REQUIRED WORK
Locate each line in the listing below that contains the word "rose" and copy those lines. Treat uppercase and lowercase as different.

(Dataset entries)
══════════

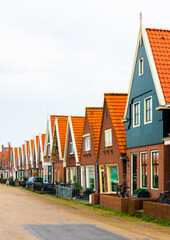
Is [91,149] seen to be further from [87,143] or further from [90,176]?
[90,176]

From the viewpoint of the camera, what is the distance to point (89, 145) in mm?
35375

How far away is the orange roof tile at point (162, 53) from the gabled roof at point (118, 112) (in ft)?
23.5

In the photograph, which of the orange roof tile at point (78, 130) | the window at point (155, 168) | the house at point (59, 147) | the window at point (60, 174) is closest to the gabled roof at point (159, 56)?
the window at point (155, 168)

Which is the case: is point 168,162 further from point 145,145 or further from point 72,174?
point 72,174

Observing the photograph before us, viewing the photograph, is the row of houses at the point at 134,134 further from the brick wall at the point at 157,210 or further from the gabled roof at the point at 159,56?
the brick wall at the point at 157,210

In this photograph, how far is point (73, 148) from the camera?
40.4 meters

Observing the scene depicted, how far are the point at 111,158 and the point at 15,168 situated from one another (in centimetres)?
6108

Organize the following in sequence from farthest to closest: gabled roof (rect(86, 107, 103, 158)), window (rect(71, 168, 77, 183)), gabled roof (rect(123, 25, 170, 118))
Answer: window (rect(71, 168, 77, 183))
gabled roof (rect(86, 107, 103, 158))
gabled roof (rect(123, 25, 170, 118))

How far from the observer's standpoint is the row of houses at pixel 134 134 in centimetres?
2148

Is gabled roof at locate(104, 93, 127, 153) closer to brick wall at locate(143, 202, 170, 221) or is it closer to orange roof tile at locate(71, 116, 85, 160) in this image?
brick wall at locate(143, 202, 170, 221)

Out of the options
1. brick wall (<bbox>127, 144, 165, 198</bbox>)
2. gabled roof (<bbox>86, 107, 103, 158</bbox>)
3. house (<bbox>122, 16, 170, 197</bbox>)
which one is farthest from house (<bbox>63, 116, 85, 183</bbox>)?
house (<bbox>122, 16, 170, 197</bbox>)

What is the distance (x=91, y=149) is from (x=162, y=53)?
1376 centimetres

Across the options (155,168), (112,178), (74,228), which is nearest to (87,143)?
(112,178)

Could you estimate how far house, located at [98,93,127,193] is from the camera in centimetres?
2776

══════════

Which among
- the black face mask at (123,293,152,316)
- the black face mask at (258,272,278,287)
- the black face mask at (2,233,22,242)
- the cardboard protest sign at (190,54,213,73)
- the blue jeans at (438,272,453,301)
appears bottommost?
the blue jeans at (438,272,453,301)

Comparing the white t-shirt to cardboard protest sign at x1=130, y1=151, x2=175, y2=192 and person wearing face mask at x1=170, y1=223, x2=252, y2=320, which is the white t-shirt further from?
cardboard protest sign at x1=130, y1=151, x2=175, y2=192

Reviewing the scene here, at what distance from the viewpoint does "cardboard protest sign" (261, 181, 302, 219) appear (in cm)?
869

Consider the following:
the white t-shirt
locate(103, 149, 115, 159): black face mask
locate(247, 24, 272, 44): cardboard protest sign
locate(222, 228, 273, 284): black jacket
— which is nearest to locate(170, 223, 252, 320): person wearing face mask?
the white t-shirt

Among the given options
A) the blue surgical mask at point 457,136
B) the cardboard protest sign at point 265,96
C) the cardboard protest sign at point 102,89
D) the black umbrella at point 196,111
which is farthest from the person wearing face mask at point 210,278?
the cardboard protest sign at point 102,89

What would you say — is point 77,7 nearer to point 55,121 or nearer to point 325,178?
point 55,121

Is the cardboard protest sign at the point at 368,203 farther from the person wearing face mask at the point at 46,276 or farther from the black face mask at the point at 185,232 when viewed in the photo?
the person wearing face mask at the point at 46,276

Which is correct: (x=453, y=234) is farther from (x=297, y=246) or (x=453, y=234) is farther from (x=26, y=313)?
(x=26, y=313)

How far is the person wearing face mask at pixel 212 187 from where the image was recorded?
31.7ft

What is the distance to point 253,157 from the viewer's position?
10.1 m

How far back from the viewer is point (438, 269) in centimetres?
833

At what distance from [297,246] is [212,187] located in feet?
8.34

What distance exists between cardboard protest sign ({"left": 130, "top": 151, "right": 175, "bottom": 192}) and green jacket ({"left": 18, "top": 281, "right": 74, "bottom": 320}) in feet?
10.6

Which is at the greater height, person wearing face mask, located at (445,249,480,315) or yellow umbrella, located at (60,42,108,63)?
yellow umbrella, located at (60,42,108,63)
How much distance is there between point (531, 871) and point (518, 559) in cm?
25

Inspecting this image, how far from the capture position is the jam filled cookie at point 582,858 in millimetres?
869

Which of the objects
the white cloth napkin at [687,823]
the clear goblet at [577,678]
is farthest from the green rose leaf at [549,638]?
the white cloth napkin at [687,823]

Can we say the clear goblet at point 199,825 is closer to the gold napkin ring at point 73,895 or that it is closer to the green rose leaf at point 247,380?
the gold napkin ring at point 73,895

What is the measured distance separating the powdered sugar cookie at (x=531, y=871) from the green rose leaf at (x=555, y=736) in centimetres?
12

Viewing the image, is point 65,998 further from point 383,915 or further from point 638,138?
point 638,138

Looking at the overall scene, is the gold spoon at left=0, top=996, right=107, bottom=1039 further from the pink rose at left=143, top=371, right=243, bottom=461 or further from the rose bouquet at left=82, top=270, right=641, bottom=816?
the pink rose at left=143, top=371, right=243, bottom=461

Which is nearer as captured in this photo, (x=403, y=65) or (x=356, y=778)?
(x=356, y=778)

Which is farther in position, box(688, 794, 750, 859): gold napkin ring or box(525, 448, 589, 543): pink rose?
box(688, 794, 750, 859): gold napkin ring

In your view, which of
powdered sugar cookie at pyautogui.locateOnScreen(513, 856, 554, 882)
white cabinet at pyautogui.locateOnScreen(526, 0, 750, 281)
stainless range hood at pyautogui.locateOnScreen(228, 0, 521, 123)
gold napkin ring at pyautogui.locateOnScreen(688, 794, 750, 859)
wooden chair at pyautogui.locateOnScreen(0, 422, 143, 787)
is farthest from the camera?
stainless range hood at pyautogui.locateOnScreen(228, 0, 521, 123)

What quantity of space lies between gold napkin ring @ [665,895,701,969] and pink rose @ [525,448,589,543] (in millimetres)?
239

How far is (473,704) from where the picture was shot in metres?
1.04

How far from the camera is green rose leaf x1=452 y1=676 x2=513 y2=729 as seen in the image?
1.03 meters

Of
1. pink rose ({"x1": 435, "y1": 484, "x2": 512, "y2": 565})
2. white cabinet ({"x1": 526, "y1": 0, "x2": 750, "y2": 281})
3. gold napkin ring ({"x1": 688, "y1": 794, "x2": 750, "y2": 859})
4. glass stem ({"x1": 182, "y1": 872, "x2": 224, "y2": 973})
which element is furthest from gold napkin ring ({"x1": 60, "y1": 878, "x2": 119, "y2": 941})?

══════════

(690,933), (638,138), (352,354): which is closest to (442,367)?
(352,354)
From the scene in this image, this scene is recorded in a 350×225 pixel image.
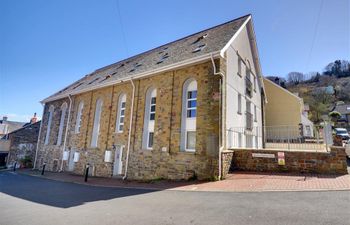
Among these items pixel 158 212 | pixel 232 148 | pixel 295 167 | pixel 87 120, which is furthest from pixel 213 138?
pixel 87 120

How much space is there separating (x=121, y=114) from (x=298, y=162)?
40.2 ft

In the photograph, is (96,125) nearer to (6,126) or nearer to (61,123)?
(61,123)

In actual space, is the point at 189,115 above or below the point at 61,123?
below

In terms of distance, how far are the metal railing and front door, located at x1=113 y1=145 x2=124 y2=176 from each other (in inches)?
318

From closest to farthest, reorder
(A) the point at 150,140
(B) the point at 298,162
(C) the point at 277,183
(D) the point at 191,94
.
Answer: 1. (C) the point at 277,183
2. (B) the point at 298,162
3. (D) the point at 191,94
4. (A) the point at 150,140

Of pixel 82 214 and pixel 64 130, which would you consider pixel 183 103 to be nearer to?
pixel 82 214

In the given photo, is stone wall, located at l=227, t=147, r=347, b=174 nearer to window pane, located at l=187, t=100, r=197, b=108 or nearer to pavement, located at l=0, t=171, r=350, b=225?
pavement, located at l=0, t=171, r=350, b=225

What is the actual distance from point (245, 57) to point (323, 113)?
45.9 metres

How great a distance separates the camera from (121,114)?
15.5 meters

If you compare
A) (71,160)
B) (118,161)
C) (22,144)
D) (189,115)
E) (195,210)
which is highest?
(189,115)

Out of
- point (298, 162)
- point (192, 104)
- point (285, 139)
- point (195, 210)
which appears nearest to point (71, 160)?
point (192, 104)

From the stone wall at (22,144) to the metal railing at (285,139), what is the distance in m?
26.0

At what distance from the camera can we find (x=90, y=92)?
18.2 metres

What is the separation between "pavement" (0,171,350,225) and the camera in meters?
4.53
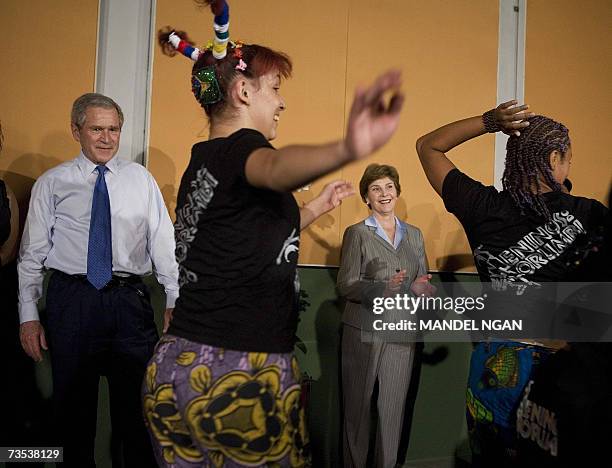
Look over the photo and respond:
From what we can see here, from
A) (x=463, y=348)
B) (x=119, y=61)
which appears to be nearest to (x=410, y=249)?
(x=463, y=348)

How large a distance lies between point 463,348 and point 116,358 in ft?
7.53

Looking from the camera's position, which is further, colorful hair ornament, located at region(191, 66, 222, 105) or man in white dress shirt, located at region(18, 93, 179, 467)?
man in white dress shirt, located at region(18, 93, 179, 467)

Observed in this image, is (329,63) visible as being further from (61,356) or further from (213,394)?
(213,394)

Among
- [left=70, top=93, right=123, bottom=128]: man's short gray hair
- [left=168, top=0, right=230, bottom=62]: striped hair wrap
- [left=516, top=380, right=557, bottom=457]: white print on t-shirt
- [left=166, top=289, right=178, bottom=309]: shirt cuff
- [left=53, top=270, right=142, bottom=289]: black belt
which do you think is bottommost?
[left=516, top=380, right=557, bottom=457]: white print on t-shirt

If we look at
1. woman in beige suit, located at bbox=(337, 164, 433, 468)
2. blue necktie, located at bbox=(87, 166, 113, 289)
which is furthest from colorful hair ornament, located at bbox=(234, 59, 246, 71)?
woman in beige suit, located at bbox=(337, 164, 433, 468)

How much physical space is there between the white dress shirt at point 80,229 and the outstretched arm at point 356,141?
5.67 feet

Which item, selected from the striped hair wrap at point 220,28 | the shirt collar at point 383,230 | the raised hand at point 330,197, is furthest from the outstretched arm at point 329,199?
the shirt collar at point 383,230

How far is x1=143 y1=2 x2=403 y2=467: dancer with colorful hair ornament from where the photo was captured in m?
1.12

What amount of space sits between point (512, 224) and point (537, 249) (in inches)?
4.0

══════════

FULL OUTPUT
is farthest from the green rose leaf at [549,638]?
Can we say the clear goblet at point 199,825 is closer to the gold napkin ring at point 73,895 or that it is closer to the green rose leaf at point 247,380?
What is the measured distance separating the powdered sugar cookie at (x=531, y=871) from the green rose leaf at (x=555, y=736) in centimetres?
Looking at the overall scene, is the gold spoon at left=0, top=996, right=107, bottom=1039 further from the pink rose at left=143, top=371, right=243, bottom=461 or further from the rose bouquet at left=82, top=270, right=641, bottom=816?
the pink rose at left=143, top=371, right=243, bottom=461
Which is farther in position, box(688, 794, 750, 859): gold napkin ring or box(525, 448, 589, 543): pink rose?
What quantity of space lies between gold napkin ring @ [665,895,701,969] and pink rose @ [525,448,589,543] (in millimetres)?
How far from the camera is green rose leaf x1=452 y1=676 x2=513 y2=729 as seen in the image?
1. pink rose ({"x1": 435, "y1": 484, "x2": 512, "y2": 565})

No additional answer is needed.